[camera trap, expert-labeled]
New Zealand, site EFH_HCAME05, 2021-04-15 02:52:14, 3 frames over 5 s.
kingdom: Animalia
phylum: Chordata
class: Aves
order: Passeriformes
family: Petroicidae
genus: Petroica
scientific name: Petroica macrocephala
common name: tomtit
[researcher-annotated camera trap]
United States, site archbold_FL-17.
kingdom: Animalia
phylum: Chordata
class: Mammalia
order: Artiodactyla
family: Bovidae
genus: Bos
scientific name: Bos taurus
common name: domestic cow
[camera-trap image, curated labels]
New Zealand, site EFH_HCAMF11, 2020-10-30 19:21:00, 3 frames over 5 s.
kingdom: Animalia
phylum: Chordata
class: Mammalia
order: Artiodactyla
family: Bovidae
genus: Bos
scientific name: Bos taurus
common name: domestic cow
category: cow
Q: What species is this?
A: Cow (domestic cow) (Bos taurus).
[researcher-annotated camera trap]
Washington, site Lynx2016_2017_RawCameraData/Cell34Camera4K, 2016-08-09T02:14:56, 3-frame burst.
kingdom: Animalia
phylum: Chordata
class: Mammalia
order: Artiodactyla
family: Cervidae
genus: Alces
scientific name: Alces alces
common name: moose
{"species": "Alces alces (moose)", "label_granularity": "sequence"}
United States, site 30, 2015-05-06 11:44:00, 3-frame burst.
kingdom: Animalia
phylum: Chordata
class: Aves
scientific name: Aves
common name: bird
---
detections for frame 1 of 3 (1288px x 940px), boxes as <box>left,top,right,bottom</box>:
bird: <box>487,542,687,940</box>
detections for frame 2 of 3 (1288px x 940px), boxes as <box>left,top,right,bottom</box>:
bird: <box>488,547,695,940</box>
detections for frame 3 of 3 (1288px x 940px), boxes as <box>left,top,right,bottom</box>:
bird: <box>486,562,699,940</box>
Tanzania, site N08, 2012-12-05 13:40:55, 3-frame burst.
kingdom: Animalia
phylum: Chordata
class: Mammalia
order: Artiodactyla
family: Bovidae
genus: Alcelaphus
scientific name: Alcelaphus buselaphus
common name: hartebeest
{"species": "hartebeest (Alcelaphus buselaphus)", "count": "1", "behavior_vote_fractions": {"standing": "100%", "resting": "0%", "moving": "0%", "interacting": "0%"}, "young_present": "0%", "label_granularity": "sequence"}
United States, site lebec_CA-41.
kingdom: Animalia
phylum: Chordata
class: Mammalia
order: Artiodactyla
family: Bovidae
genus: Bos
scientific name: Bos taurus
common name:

● ● ●

__EXERCISE__
The lines to return are those holding the string "States" anywhere in the listing above.

__RESULT BELOW__
United States, site archbold_FL-17.
United States, site 30, 2015-05-06 11:44:00, 3-frame burst.
United States, site lebec_CA-41.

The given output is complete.